Five years ago, BlackRock was losing market share to Vanguard, whose focus on cost-conscious advisers building efficient portfolios paid off as the indexing wave took hold. Vanguard was the top ETF seller in 2010 and 2011.

BlackRock’s response then was to introduce the core funds in 2012 with lower fees than its traditional funds. For example, the iShares MSCI EAFE ETF, which tracks stocks in Europe and Asia, carries an expense ratio of 33 cents for every $100 invested, while the iShares Core MSCI EAFE ETF charges 8 cents. Across the lineup, the core ETFs charge an average of 10 cents, compared with 38 cents for the older funds, according to data compiled by Bloomberg.

The core ETFs have about $300 billion in U.S. assets and are growing at a quicker clip than the non-core funds. Importantly for BlackRock, the success of the core ETFs hasn’t killed the higher-priced business, whose roughly $800 in billion in assets remain the key driver of iShares revenue. In the first quarter of 2017, BlackRock’s traditional U.S. ETFs attracted $24.3 billion compared with $28.8 billion for the core ETFs, according to data compiled by Bloomberg.

No ‘Cannibalizing’

Institutions such as hedge funds have stuck with the pricier ETFs because they treat the products as trading vehicles. They may be betting on market direction, as many did after the election of Donald Trump in November, or hedging a specific position. Often those buyers hold ETFs briefly, so they don’t incur the full cost of the annual expense.
Many of the more expensive ETFs also have options attached to them that create more ways to trade.

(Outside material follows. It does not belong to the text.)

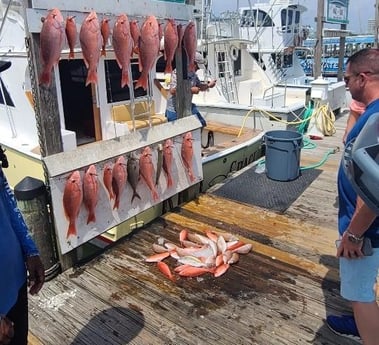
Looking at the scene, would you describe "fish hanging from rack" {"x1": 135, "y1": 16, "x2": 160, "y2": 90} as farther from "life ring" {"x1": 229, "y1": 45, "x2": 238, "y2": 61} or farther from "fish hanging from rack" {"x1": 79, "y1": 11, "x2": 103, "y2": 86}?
"life ring" {"x1": 229, "y1": 45, "x2": 238, "y2": 61}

“We don’t believe that BlackRock is cannibalizing itself to any meaningful extent,” JPMorgan Chase & Co. analyst Kenneth Worthington said in a research note last month.

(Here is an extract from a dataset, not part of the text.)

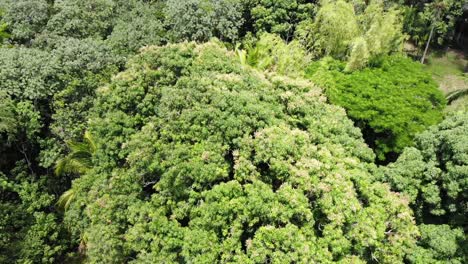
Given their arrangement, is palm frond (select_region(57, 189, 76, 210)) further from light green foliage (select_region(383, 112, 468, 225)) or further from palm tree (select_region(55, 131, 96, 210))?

BlackRock CEO Laurence D. Fink agrees.

“If we did not do those price cuts last year we would not have had those flows,” Fink said in an April 19 interview.

Reluctant Robo

A comparison of BlackRock’s main ETFs for emerging-market stocks shows how different two seemingly similar products can be. The iShares MSCI Emerging Markets ETF has five times the trading volume and 100 times the options activity of the iShares Core MSCI Emerging Markets ETF, though expenses are five times higher, according to BlackRock data.